Deputies often do not know if individuals they encounter have ASD. Information is key in helping deputies respond safely and effectively. Although all deputies in the HCSO receive training on ASD, it is helpful having personal information on the person with ASD they are interacting with, e.g., triggers to avoid, behaviors to expect, communication tips, etc. Information is also obtained on family members and caregivers in case a deputy needs to contact them. To participate in this program visit: www.harriscountycit.org. At the top of the homepage select the tab “Project Guardian.”

The Harris County Water Control & Improvement District No. 36 (W.C.I.D. No. 36) was one of the most helpful booths to visit. General Manager of the District, Regina Duncan, and her team provided a wealth of helpful information. Pamphlets that explained how to not waste water, to reduce your water bill, were eye-opening to residents. The District operates water and sanitary sewer facilities to serve its residents of Cloverleaf inside the area of zip code 77015. It has 13 employees, 7 in the office, 6 in the field and 5 elected Directors.

“Harris County W.C.I.D. No. 36 mission is to operate the District in a manner that meets or exceeds regulatory requirements. We will maintain the District in a way that protects the public health and ensure the financial stability of the District which benefits our entire community. Our objective is to give the best quality service to all of the respected and appreciated customers of Cloverleaf.”

W.C.I.D. No. 36 participates in the Texas Water Smart Project. To learn how to conserve water, visit www.texaswatersmart.com, and the Take Care of Texas project, a statewide campaign from the Texas Commission on Environmental Quality, at takecareoftexas.org.

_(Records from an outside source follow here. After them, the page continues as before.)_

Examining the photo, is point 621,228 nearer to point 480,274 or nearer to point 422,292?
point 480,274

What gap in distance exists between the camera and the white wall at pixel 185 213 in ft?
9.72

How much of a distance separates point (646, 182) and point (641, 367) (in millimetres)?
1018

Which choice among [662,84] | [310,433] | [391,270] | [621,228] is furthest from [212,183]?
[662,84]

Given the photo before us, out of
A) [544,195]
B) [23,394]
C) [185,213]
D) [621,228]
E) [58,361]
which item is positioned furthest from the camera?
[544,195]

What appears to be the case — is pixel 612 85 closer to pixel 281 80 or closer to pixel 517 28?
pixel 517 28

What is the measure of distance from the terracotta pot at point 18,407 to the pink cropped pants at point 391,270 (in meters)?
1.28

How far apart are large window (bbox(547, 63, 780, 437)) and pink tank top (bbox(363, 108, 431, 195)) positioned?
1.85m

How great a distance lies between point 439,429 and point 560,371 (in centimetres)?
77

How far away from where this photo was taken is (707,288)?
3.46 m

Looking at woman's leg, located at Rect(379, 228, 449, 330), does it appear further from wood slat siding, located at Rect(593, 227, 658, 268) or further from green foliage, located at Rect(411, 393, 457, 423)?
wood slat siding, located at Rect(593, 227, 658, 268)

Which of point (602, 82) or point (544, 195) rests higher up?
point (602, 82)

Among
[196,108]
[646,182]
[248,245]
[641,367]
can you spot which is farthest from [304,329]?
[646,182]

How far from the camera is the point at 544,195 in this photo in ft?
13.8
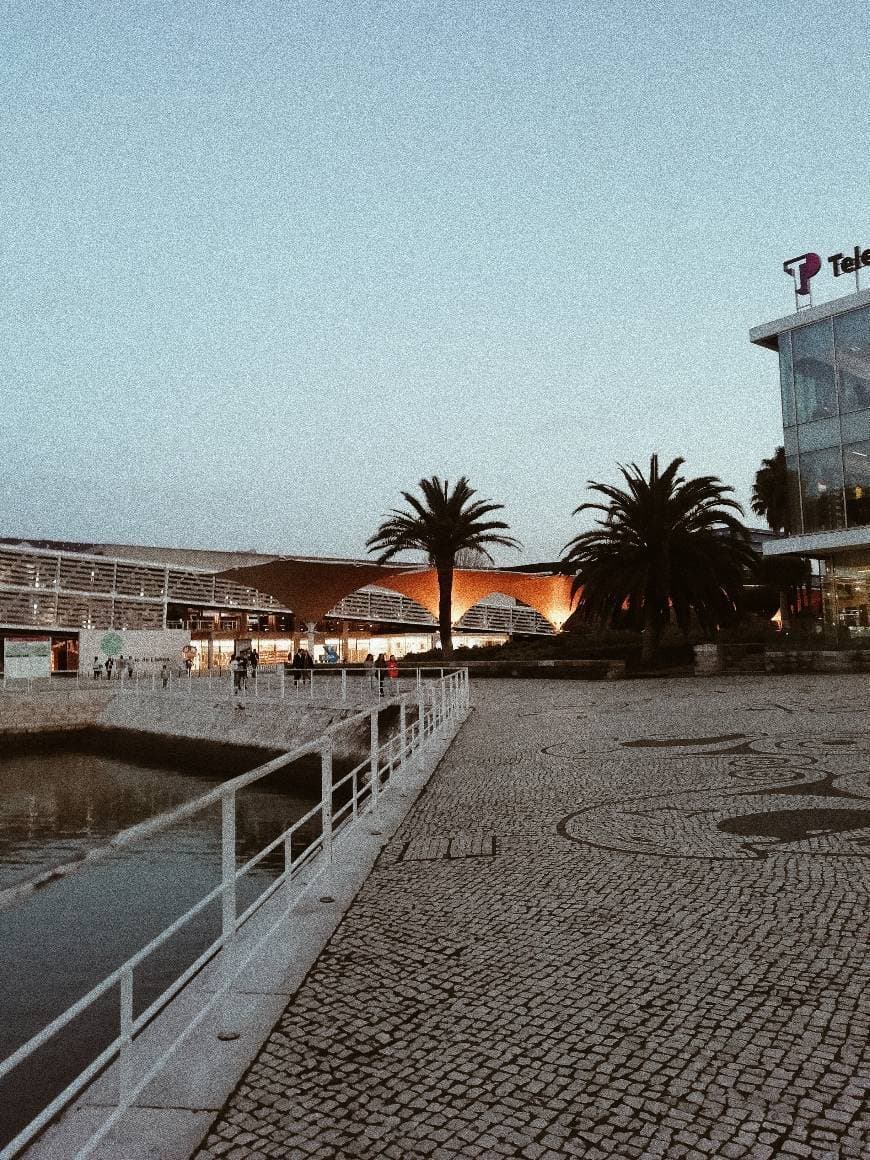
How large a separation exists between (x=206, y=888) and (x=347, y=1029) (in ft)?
24.3

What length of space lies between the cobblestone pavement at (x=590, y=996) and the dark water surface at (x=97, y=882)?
4.25 ft

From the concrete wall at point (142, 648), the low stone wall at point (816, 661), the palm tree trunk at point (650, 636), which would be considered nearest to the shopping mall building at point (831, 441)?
the low stone wall at point (816, 661)

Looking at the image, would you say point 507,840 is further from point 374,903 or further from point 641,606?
point 641,606

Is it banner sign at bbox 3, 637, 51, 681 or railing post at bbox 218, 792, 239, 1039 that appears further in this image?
banner sign at bbox 3, 637, 51, 681

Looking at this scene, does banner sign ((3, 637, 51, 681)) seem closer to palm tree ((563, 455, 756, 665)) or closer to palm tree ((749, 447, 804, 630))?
palm tree ((563, 455, 756, 665))

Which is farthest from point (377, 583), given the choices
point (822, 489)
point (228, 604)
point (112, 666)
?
point (822, 489)

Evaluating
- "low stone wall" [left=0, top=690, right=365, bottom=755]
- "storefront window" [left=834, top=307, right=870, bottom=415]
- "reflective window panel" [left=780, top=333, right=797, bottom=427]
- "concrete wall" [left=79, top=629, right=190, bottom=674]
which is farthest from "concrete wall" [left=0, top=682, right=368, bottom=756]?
"storefront window" [left=834, top=307, right=870, bottom=415]

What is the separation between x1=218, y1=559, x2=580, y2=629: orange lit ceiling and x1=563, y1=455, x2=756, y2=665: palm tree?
36.9 feet

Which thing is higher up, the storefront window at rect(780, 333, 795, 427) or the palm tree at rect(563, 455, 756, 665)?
the storefront window at rect(780, 333, 795, 427)

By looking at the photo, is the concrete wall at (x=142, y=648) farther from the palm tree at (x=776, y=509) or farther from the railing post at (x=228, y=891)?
the railing post at (x=228, y=891)

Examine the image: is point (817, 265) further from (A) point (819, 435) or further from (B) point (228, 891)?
(B) point (228, 891)

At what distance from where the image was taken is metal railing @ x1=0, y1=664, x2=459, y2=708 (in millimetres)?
23322

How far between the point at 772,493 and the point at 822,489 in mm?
35408

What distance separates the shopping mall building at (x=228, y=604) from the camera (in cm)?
4669
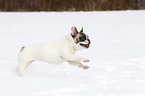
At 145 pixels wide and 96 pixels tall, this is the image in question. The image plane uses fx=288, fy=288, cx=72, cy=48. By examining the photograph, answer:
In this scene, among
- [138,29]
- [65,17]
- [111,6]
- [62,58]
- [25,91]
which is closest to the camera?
[25,91]

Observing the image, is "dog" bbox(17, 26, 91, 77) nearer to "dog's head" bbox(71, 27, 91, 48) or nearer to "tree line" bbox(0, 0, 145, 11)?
"dog's head" bbox(71, 27, 91, 48)

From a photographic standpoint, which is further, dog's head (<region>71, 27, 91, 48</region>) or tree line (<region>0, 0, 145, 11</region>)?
tree line (<region>0, 0, 145, 11</region>)

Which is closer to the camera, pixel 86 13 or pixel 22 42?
pixel 22 42

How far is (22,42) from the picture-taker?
729 centimetres

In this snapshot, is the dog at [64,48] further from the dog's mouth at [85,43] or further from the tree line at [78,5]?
the tree line at [78,5]

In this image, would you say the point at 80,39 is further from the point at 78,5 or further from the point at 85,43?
the point at 78,5

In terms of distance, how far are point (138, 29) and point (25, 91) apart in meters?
4.98

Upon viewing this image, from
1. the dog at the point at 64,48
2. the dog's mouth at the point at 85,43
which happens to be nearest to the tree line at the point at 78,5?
the dog at the point at 64,48

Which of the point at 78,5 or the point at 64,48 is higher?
the point at 78,5

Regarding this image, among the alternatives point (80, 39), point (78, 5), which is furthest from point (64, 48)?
point (78, 5)

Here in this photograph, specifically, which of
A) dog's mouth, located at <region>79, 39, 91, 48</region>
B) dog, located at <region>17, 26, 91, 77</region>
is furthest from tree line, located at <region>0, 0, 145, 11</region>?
dog's mouth, located at <region>79, 39, 91, 48</region>

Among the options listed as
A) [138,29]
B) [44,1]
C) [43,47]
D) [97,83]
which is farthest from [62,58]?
[44,1]

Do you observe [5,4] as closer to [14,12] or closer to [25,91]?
[14,12]

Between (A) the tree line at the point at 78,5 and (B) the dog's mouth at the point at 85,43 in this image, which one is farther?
(A) the tree line at the point at 78,5
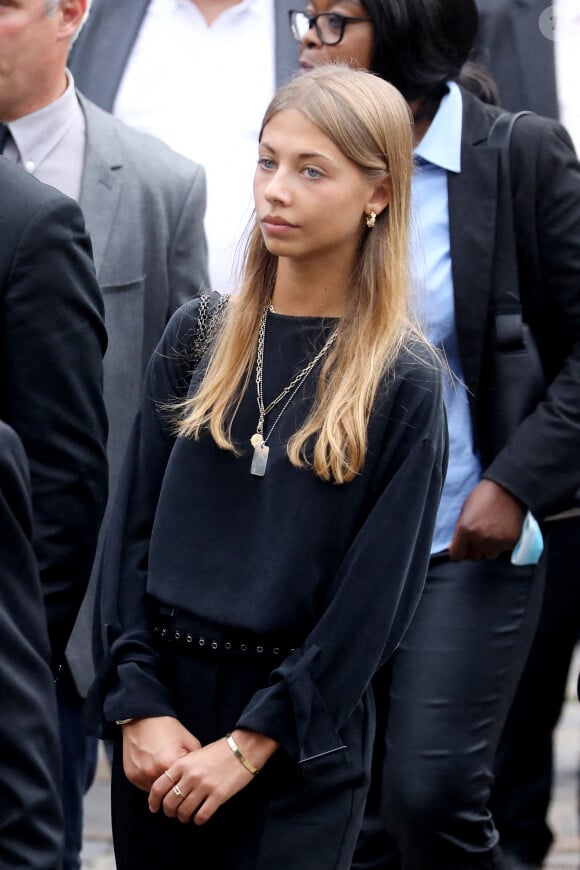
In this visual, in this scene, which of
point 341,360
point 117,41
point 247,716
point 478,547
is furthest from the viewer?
point 117,41

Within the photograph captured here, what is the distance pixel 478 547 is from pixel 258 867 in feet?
3.32

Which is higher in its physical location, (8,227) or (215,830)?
(8,227)

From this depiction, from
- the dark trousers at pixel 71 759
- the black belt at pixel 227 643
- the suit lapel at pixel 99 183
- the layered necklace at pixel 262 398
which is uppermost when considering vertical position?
the suit lapel at pixel 99 183

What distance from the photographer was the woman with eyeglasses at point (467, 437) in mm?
3621

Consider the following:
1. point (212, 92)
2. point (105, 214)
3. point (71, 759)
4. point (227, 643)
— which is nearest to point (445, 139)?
point (105, 214)

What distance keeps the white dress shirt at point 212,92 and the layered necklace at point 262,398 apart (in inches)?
52.8

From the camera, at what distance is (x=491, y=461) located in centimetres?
381

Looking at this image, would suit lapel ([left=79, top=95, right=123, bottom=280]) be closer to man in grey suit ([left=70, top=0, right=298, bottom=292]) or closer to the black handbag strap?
man in grey suit ([left=70, top=0, right=298, bottom=292])

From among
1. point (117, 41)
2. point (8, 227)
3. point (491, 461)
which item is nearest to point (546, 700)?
point (491, 461)

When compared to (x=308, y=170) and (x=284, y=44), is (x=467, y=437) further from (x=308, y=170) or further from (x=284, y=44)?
(x=284, y=44)

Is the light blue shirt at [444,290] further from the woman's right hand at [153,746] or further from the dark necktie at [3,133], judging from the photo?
the woman's right hand at [153,746]

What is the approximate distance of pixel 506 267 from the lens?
12.3 feet

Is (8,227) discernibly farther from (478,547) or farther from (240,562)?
(478,547)

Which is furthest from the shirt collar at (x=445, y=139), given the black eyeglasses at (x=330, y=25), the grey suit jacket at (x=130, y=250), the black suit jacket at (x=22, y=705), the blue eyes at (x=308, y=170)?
the black suit jacket at (x=22, y=705)
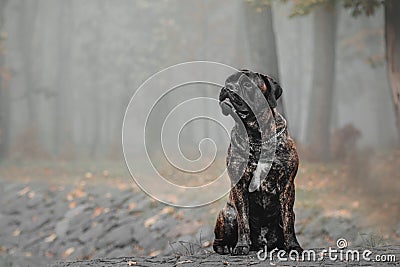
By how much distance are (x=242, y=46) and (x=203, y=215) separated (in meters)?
9.73

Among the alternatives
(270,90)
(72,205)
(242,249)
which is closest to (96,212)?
(72,205)

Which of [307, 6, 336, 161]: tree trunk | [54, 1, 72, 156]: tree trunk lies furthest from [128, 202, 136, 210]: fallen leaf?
[54, 1, 72, 156]: tree trunk

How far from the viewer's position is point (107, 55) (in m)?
22.1

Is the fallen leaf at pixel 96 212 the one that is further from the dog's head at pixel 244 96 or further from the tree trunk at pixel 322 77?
the dog's head at pixel 244 96

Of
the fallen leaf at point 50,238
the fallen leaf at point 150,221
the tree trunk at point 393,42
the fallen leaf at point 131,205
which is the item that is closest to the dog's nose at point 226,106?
the tree trunk at point 393,42

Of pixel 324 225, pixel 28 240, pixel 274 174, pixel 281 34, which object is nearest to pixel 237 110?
pixel 274 174

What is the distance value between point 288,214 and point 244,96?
1.16 m

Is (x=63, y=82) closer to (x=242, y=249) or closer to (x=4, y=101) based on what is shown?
(x=4, y=101)

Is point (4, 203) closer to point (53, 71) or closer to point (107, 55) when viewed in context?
point (107, 55)

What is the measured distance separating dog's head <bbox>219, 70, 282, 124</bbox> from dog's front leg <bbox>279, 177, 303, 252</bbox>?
2.40ft

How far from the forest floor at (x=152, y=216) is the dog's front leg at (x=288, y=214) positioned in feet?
13.7

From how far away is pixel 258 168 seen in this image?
16.2 ft

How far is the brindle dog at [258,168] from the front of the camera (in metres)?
4.88

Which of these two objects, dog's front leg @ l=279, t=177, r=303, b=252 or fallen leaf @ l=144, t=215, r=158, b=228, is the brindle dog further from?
fallen leaf @ l=144, t=215, r=158, b=228
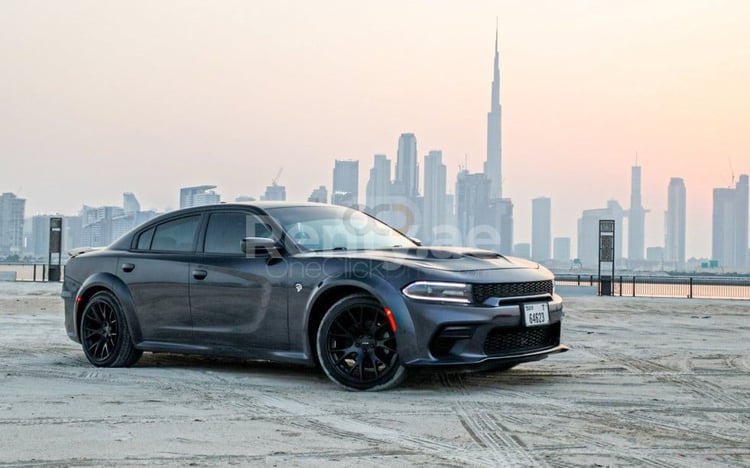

The first responders event was well planned and attended, and the co-coordinators and planners kept everyone interested and safe from both the virus and the heat. Some of the organizers deserving recognition were: Donnie Onnen, Luz Lopez, Paul Lachapelle, Karla Green, Marie Adediran, Pastor Luis Larrinaga, Sgt. Jose Gomez, Deputy Coordinator Ashley Schubert, Deputy N. Powell, Deputy Shirvonti Guidry, and Deputy William Howard. The local Walmart stores gave away the prizes from the drawings.